Excerpt provided -
╭──

Real-World Implications of the IMpower133 Trial in ES-SCLC

Eric S. Nadler, MD of Texas Oncology, discusses the real-world patient characteristics and treatment duration of the immunotherapy combination treatment of the IMpower133 trial in patients with extensive-stage small cell lung cancer.

In an interview with Targeted Oncology™, Eric S. Nadler, MD, the medical director of US Oncology Health Informatics and Internet Technology and an oncologist at Texas Oncology, discusses the real-world patient characteristics and treatment duration of the immunotherapy combination treatment of the IMpower133 trial (NCT02763579) in patients with extensive-stage small cell lung cancer (ES-SCLC).

The randomized, phase I/III, multicenter, double-blinded, placebo-controlled IMpower133 trial examined a total of 408 patients with ES-SCLC between October 1, 2018, and December 31, 2019. Patients were then followed up through March 31, 2020, in order to evaluate the safety and efficacy of atezolizumab (Tecentriq) in combination with carboplatin plus etoposide (CE) vs placebo plus CE in chemotherapy-naive patients.

Findings showed the real-word treatment duration data to be similar to results of the IMpower133 study and the real-world implications that immunotherapy has had on the ES-SCLC space. While the results were not a surprise, according to Nadler, they have helped establish the usefulness of immunotherapy in this patient population.

╰──

Data for review -

╭──

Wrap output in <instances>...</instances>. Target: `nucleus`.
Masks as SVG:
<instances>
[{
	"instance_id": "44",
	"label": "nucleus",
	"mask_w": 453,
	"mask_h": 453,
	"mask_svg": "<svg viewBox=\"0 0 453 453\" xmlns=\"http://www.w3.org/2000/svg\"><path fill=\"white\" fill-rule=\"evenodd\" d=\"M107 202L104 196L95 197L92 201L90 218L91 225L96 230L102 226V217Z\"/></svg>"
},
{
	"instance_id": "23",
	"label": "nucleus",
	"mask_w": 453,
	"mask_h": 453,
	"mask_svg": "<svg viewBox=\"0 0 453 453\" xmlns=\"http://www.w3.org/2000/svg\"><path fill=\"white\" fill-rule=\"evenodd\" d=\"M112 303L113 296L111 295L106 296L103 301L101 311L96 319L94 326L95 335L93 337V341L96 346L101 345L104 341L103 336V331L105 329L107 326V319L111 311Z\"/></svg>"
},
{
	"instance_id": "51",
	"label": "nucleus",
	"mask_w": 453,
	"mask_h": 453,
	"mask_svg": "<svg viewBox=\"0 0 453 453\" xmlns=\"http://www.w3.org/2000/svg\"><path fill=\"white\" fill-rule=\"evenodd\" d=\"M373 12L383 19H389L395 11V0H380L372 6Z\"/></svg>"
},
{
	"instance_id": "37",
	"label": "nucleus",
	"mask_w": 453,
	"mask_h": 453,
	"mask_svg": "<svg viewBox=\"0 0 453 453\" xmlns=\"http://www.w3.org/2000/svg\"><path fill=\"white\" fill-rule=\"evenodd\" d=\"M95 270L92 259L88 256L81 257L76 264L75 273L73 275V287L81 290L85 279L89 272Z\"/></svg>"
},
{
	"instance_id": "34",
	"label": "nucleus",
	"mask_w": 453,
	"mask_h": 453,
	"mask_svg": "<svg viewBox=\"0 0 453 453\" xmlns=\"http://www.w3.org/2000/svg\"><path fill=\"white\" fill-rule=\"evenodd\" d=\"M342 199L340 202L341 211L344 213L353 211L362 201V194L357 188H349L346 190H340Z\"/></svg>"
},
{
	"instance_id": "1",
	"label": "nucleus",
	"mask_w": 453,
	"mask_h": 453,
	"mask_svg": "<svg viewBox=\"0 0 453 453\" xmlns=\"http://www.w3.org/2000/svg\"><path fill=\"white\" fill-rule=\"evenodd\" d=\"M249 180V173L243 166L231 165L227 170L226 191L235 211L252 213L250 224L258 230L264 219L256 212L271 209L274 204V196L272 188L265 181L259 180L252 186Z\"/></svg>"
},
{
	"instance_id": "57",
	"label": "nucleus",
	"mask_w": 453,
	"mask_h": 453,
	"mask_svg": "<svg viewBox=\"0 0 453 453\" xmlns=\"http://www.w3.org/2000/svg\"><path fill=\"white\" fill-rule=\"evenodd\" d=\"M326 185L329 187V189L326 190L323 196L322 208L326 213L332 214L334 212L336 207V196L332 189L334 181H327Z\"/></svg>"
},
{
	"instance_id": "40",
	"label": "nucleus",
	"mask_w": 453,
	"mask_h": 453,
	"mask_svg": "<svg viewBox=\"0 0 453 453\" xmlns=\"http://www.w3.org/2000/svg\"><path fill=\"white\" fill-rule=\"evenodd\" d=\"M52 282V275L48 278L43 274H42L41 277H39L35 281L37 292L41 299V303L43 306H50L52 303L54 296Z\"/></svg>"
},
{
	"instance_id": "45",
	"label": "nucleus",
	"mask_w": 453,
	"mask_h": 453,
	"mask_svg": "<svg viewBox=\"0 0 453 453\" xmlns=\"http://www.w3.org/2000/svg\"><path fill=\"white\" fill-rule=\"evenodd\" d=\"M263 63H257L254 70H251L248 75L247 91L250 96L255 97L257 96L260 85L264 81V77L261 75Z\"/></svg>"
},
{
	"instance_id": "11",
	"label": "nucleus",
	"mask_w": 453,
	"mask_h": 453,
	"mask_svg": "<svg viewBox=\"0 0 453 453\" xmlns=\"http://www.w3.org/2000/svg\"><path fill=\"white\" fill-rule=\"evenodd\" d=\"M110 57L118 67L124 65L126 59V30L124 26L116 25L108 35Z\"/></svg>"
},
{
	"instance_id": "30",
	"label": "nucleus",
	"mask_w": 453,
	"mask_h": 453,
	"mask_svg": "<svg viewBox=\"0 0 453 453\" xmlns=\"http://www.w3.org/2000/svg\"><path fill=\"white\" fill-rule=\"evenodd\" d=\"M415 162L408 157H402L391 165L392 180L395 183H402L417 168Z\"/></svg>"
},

╰──

Using the information -
1. Using the article on the IMpower133 trial, explain in one to three sentences why patients were followed up through March 31, 2020.
2. Carry the article on the IMpower133 trial forward from its last sentence.

Results in order -
1. Patients were followed up through March 31, 2020, to evaluate the safety and efficacy of atezolizumab combined with carboplatin plus etoposide, compared with placebo plus carboplatin plus etoposide, in patients who had not had chemotherapy.

2.
Transcription:

0:08 | I don't think there is anything shocking or surprising. It showed 2 things at the end of the day. It showed that it was readily adopted almost immediately, the majority of patients were getting chemoimmunotherapy immediately from the publication and presentation of this data and its adoption. Some people think that it takes 18 months, sometimes even longer than that to funnel innovation to community physicians, but this actually shows that almost immediately, or at least the comfort of using immunotherapy in other diseases and in lung cancer must have been in embedded in the network, because as soon as it was FDA approved, it was adopted almost entirely throughout the network in a very short period of time.

Then the second thing is, I would imagine that the data that was presented would echo real world findings. I didn't think that patients being a little bit old or those who had brain metastases, or a little worse projected survival would not be able to tolerate the addition of immunotherapy to it. The fact that it echoed the data we saw in [Impower133] was not actually a surprising finding. I would have expected that. It was just nice that both of those things bore out.